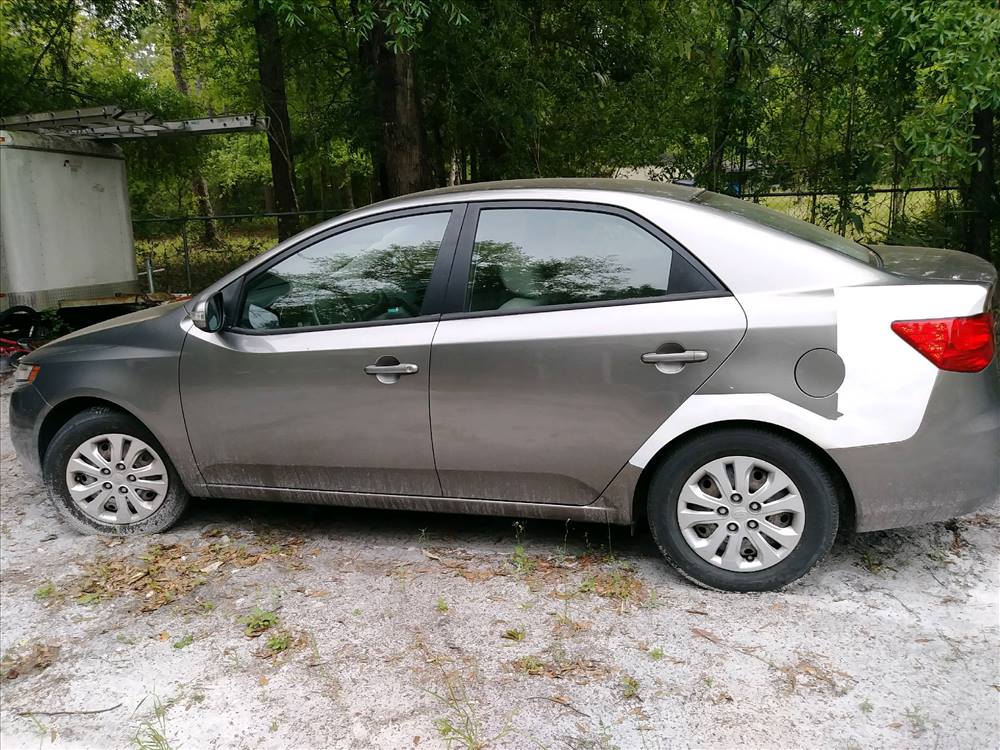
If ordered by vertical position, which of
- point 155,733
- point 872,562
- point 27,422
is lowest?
point 155,733

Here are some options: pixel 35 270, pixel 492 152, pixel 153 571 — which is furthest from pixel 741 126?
pixel 35 270

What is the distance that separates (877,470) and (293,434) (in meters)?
2.59

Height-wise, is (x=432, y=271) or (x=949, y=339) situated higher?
(x=432, y=271)

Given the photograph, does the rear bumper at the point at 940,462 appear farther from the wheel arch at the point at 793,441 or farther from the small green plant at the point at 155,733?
the small green plant at the point at 155,733

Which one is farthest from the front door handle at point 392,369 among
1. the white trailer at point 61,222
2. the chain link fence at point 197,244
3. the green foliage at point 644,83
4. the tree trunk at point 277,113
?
the tree trunk at point 277,113

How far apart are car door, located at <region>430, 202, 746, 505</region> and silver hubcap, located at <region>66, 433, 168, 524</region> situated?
5.52ft

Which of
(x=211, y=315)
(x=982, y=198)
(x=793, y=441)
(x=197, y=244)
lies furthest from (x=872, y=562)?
(x=197, y=244)

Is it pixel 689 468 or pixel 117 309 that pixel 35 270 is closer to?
pixel 117 309

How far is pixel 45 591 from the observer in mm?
3959

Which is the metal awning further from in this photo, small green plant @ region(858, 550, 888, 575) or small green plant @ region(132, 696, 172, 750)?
small green plant @ region(858, 550, 888, 575)

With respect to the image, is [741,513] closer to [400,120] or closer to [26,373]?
[26,373]

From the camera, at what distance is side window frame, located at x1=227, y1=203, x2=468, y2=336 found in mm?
3779

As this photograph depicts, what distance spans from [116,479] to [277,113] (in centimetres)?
1073

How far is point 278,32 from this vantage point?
12.8 m
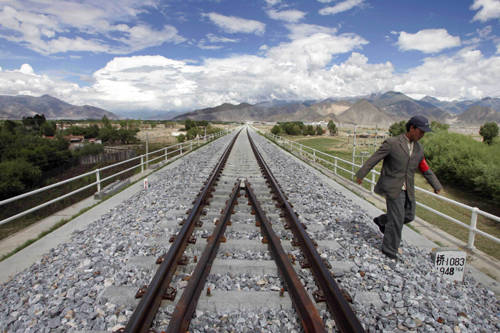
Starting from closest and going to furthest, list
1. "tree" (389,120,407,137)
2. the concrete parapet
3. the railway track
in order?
the railway track, the concrete parapet, "tree" (389,120,407,137)

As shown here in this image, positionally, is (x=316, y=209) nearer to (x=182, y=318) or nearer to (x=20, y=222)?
(x=182, y=318)

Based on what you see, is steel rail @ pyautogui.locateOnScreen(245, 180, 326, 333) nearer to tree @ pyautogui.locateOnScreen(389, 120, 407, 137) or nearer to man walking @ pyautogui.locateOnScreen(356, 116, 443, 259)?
man walking @ pyautogui.locateOnScreen(356, 116, 443, 259)

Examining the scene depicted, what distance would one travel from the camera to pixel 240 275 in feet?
11.7

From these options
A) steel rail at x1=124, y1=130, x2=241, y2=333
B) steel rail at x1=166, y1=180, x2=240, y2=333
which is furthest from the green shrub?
steel rail at x1=124, y1=130, x2=241, y2=333

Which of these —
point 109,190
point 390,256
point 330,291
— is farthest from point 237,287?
point 109,190

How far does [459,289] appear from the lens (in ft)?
11.6

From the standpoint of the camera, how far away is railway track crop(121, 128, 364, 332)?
8.84 ft

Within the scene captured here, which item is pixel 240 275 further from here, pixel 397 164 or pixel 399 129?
pixel 399 129

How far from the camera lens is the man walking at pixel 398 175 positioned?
12.8ft

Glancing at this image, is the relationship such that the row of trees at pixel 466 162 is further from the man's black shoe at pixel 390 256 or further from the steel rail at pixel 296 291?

## What you are asked to do:
Arrange all of the data above as a Markdown table with the columns "Row" and "Text", giving each non-blank line its own numbered row. Omit blank lines and the pictures.

## Written response:
| Row | Text |
|---|---|
| 1 | If ordered by vertical position, which of |
| 2 | - point 155,733 |
| 3 | - point 872,562 |
| 4 | - point 27,422 |
| 5 | is lowest? |
| 6 | point 155,733 |
| 7 | Here are some options: pixel 35 270, pixel 492 152, pixel 153 571 — which is furthest from pixel 741 126? |
| 8 | pixel 35 270 |
| 9 | What is the distance that separates (877,470) and (293,434) (in meters)? |
| 10 | 2.59 |
| 11 | Height-wise, is (x=432, y=271) or (x=949, y=339) situated higher? |
| 12 | (x=432, y=271) |
| 13 | Given the photograph, does the rear bumper at the point at 940,462 appear farther from the wheel arch at the point at 793,441 or farther from the small green plant at the point at 155,733? |
| 14 | the small green plant at the point at 155,733 |
| 15 | Which one is farthest from the front door handle at point 392,369 among |
| 16 | 1. the white trailer at point 61,222 |
| 17 | 2. the chain link fence at point 197,244 |
| 18 | 3. the green foliage at point 644,83 |
| 19 | 4. the tree trunk at point 277,113 |
| 20 | ? |
| 21 | the tree trunk at point 277,113 |
| 22 | How far apart are car door, located at <region>430, 202, 746, 505</region> and silver hubcap, located at <region>66, 433, 168, 524</region> situated? |
| 23 | 5.52ft |
| 24 | Which of |
| 25 | (x=211, y=315) |
| 26 | (x=982, y=198) |
| 27 | (x=793, y=441) |
| 28 | (x=197, y=244) |
| 29 | lies furthest from (x=872, y=562)? |
| 30 | (x=197, y=244) |
| 31 | Is it pixel 689 468 or pixel 117 309 that pixel 35 270 is closer to? |
| 32 | pixel 117 309 |
| 33 | How far is pixel 45 591 from the observer in mm? |
| 34 | 3959 |
| 35 | Which is the metal awning further from in this photo, small green plant @ region(858, 550, 888, 575) or small green plant @ region(132, 696, 172, 750)? |
| 36 | small green plant @ region(858, 550, 888, 575) |
| 37 | With respect to the image, is [741,513] closer to [400,120] or closer to [26,373]? |
| 38 | [26,373] |
| 39 | From the camera, at what distance is side window frame, located at x1=227, y1=203, x2=468, y2=336 found in mm? |
| 40 | 3779 |
| 41 | As this photograph depicts, what distance spans from [116,479] to [277,113] (in centimetres)? |
| 42 | 1073 |
| 43 | How far is point 278,32 from this vantage point? |
| 44 | 12.8 m |
| 45 | Starting from closest and going to furthest, list |
| 46 | 1. "tree" (389,120,407,137) |
| 47 | 2. the concrete parapet |
| 48 | 3. the railway track |
| 49 | in order? |
| 50 | the railway track, the concrete parapet, "tree" (389,120,407,137) |
| 51 | As shown here in this image, positionally, is (x=316, y=209) nearer to (x=182, y=318) or nearer to (x=20, y=222)? |
| 52 | (x=182, y=318) |
| 53 | Based on what you see, is steel rail @ pyautogui.locateOnScreen(245, 180, 326, 333) nearer to tree @ pyautogui.locateOnScreen(389, 120, 407, 137) or nearer to man walking @ pyautogui.locateOnScreen(356, 116, 443, 259)? |
| 54 | man walking @ pyautogui.locateOnScreen(356, 116, 443, 259) |
| 55 | Examining the scene depicted, what distance would one travel from the camera to pixel 240 275 in feet? |
| 56 | 11.7 |
| 57 | From these options |
| 58 | A) steel rail at x1=124, y1=130, x2=241, y2=333 |
| 59 | B) steel rail at x1=166, y1=180, x2=240, y2=333 |
| 60 | which is furthest from the green shrub? |
| 61 | steel rail at x1=124, y1=130, x2=241, y2=333 |
| 62 | Which of these — |
| 63 | point 109,190 |
| 64 | point 390,256 |
| 65 | point 330,291 |
| 66 | — is farthest from point 237,287? |
| 67 | point 109,190 |
| 68 | How far does [459,289] appear from the lens (in ft)? |
| 69 | 11.6 |
| 70 | From the standpoint of the camera, how far away is railway track crop(121, 128, 364, 332)? |
| 71 | 8.84 ft |
| 72 | Within the scene captured here, which item is pixel 240 275 further from here, pixel 397 164 or pixel 399 129? |
| 73 | pixel 399 129 |
| 74 | How far from the camera lens is the man walking at pixel 398 175 positioned? |
| 75 | 12.8ft |
| 76 | Glancing at this image, is the relationship such that the row of trees at pixel 466 162 is further from the man's black shoe at pixel 390 256 or further from the steel rail at pixel 296 291? |